● Problem statement:
Copy out, word for word, the lines of the records starting at the line containing "If the choices are" and ending at the line containing "Answer: green leaf", both included, and nothing else.

● Exercise material:
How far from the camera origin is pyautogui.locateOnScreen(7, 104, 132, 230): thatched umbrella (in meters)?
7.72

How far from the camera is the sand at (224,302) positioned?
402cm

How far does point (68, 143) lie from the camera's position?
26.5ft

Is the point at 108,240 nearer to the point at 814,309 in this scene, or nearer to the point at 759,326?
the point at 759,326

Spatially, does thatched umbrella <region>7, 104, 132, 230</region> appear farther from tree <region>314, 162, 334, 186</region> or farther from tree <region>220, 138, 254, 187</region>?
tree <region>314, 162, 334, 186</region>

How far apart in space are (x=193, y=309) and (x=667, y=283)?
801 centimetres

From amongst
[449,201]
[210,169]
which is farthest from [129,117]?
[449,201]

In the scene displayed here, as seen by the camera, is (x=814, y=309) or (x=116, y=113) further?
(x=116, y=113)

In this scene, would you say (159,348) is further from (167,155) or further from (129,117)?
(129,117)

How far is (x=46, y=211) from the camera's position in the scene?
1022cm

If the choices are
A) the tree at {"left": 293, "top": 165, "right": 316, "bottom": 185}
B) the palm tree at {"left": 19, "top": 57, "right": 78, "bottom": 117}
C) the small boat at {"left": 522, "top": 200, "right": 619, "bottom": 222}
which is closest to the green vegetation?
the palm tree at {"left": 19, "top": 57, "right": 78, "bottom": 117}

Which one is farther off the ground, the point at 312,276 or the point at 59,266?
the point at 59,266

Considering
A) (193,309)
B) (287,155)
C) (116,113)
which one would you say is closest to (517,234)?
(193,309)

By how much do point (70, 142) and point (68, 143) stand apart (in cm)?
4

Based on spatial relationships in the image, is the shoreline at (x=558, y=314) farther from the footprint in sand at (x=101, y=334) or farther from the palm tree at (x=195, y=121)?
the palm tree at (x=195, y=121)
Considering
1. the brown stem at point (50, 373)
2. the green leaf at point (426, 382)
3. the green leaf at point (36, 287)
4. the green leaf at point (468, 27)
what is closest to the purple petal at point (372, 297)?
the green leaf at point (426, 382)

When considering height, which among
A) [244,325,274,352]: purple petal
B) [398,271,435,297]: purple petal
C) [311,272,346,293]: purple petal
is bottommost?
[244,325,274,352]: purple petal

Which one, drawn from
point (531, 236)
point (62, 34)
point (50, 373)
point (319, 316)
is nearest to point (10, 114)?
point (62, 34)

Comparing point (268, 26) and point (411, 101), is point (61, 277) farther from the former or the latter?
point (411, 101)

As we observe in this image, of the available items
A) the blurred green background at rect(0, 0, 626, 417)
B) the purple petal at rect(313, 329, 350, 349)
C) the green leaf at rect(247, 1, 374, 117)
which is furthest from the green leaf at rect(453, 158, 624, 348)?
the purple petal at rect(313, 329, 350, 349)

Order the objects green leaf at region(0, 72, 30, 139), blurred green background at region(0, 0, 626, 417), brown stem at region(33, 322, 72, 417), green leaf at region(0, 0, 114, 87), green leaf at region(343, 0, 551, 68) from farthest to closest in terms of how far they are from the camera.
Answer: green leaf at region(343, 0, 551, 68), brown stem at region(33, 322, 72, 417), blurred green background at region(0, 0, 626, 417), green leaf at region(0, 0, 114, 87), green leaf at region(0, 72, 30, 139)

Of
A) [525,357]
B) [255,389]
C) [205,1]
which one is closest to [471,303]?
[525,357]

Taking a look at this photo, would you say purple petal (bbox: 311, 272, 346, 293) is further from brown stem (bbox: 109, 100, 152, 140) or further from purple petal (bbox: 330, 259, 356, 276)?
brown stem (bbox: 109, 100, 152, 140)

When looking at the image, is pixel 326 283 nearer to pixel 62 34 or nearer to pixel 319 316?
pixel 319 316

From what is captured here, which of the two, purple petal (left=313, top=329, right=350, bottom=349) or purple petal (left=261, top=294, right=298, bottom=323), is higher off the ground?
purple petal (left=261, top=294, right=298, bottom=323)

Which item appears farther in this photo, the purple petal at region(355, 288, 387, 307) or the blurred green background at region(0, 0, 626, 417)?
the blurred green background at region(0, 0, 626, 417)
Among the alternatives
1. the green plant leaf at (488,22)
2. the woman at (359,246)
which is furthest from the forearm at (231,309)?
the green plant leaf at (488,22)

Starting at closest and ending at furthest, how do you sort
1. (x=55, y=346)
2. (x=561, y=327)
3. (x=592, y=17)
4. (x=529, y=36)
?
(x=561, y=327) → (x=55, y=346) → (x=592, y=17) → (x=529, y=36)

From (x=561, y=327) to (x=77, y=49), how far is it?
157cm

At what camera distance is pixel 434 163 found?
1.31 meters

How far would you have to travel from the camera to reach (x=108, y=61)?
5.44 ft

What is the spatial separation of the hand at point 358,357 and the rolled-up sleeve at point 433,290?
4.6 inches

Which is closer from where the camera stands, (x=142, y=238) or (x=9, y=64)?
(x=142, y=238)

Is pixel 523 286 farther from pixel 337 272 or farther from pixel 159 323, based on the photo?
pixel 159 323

● Task output:
If the choices are
A) the tree at {"left": 293, "top": 165, "right": 316, "bottom": 185}
B) the palm tree at {"left": 19, "top": 57, "right": 78, "bottom": 117}
C) the small boat at {"left": 522, "top": 200, "right": 619, "bottom": 222}
which is closest to the green vegetation?
the palm tree at {"left": 19, "top": 57, "right": 78, "bottom": 117}

Which one is farther off the ground, the point at 312,276 or the point at 59,266?
the point at 59,266

Considering
A) (193,309)
B) (287,155)
C) (116,113)
which one would you say is closest to (517,234)?
(193,309)

By how much do point (70, 142) and point (68, 143) stand apart (in cm)?
4

Based on spatial relationships in the image, is the shoreline at (x=558, y=314) farther from the footprint in sand at (x=101, y=334) or farther from the palm tree at (x=195, y=121)?
the palm tree at (x=195, y=121)
Considering
1. the brown stem at point (50, 373)
2. the green leaf at point (426, 382)
3. the green leaf at point (36, 287)
4. the green leaf at point (468, 27)
what is closest to the purple petal at point (372, 297)?
the green leaf at point (426, 382)

When considering height, which among
A) [244,325,274,352]: purple petal
B) [398,271,435,297]: purple petal
C) [311,272,346,293]: purple petal
is bottommost?
[244,325,274,352]: purple petal

Which one, drawn from
point (531, 236)
point (62, 34)
point (50, 373)
point (319, 316)
is nearest to point (10, 114)?
point (62, 34)

Comparing point (268, 26) and point (411, 101), is point (61, 277) farther from the former or the latter?
point (411, 101)

As we observe in this image, of the available items
A) the blurred green background at rect(0, 0, 626, 417)
B) the purple petal at rect(313, 329, 350, 349)
C) the green leaf at rect(247, 1, 374, 117)
which is furthest from the green leaf at rect(453, 158, 624, 348)?
the purple petal at rect(313, 329, 350, 349)

Order the objects green leaf at region(0, 72, 30, 139), blurred green background at region(0, 0, 626, 417), brown stem at region(33, 322, 72, 417), green leaf at region(0, 0, 114, 87), green leaf at region(343, 0, 551, 68) from farthest to closest in terms of how far they are from the camera.
Answer: green leaf at region(343, 0, 551, 68), brown stem at region(33, 322, 72, 417), blurred green background at region(0, 0, 626, 417), green leaf at region(0, 0, 114, 87), green leaf at region(0, 72, 30, 139)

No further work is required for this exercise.